Needle exchange programs are cost effective programs to help reduce public risk.  The cost of treating a person with HIV is estimated at $190,000 according to the CDC.  There is another estimate of treating HIV patients from the US Conference of Mayors.  They estimated that the lifetime cost would be $120,000 from diagnosis to death.  The average city cost to run needle exchange program would be about $131,000.  Unfortunately, that current estimation might be understating it.  The needle exchange program would have to be expanded to provide adequate syringe coverage and would need to be expanded from its current setup.  Franklin Laufer in his article Cost-Effectiveness of Syringe Exchange as an HIV Prevention Strategy estimated that 87 HIV infections were averted as a direct result of the needle exchange program.

As previously mentioned, needle exchange programs do not only exchange clean needles for dirty needles.  97% of these programs provide public health services such as substance abuse treatment, counseling, sex education, HIV counseling and testing, tuberculosis screening, and primary health care.  Because of the various treatment and services they offer, they seem to be leading to a more conducive environment to reduce drug abuse.  The NIH found that needle exchange programs lead to a “reduction in risk behaviors as high as 80 percent in injecting drug users.”  In a Seattle study, they found that needle exchange participants were five times more likely to enter drug treatment than drug users who do not participate in the program.  Surgeon General Satcher concluded that needle exchange programs successfully refer clients into substance abuse programs.

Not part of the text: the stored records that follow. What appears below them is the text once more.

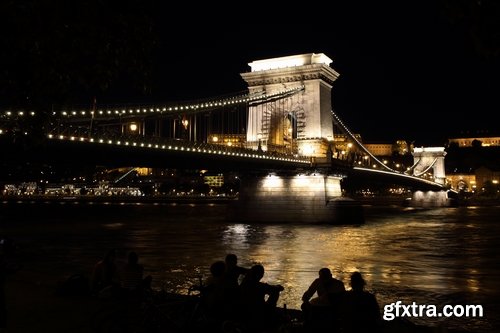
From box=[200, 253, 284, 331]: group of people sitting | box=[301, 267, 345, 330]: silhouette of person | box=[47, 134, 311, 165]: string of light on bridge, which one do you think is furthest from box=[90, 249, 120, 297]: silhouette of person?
box=[47, 134, 311, 165]: string of light on bridge

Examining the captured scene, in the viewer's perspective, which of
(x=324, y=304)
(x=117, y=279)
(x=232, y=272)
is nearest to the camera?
(x=324, y=304)

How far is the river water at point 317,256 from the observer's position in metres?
15.3

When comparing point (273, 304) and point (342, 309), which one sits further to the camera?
point (273, 304)

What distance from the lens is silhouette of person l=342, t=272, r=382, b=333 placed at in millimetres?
6406

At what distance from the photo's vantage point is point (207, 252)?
25422 millimetres

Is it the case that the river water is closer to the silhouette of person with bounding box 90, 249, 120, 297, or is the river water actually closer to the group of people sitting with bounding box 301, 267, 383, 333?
the silhouette of person with bounding box 90, 249, 120, 297

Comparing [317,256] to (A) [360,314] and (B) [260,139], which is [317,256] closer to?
(A) [360,314]

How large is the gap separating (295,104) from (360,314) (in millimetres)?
49465

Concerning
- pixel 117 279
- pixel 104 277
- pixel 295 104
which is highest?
pixel 295 104

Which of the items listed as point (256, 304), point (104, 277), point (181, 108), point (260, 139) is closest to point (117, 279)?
point (104, 277)

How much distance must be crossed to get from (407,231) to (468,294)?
83.2 feet

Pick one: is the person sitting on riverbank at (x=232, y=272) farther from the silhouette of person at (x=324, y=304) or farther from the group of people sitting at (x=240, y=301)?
the silhouette of person at (x=324, y=304)

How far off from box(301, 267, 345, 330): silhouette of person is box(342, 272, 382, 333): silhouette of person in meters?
0.64

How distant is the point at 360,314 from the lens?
21.1ft
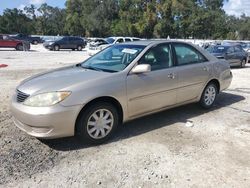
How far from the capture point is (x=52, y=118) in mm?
4242

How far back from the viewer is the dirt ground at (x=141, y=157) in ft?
12.4

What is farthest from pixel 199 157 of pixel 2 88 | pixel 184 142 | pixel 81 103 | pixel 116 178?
pixel 2 88

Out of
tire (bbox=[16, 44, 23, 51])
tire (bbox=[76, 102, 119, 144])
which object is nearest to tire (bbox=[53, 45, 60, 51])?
tire (bbox=[16, 44, 23, 51])

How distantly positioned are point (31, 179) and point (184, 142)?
2414 millimetres

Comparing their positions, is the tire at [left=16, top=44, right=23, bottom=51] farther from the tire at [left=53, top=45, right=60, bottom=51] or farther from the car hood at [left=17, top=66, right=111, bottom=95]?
the car hood at [left=17, top=66, right=111, bottom=95]

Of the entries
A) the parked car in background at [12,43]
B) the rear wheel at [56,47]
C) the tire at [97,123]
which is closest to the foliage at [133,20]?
the rear wheel at [56,47]

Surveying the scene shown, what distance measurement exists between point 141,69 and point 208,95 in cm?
235

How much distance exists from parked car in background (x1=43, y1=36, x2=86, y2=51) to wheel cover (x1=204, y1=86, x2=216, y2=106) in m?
27.8

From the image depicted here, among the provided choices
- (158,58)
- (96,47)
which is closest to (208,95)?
(158,58)

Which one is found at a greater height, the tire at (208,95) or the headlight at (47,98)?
the headlight at (47,98)

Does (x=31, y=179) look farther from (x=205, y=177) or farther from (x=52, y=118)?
(x=205, y=177)

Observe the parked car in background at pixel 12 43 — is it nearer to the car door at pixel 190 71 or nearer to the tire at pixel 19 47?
the tire at pixel 19 47

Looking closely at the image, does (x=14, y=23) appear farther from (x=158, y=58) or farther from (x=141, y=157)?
(x=141, y=157)

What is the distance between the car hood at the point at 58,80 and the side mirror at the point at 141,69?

Based on the evidence, needle exchange programs are a cost effective way to reduce the harm for drug users limiting their chances of contracting HIV, AIDS, or hepatitis while providing health care and substance abuse counseling for injection drug users.  There does not seem to be any scientific evidence that there is an increase in drug use because of these programs or that drug users feel more empowered to be able to use drugs because of these programs.  Absent substantial evidence that this is the case, we should be increasing federal funding for these programs and rescind the ban on purchasing syringes for these programs.  We should also be funding community outreach programs to work with local law enforcement, teachers, health care providers, and community activists to essentially help design needle exchange programs that are specific to each community.  The single biggest driver of success of these programs is the extent to which the community buys into the program.  Getting local organizers and activists to help design the program will help with the success of the programs.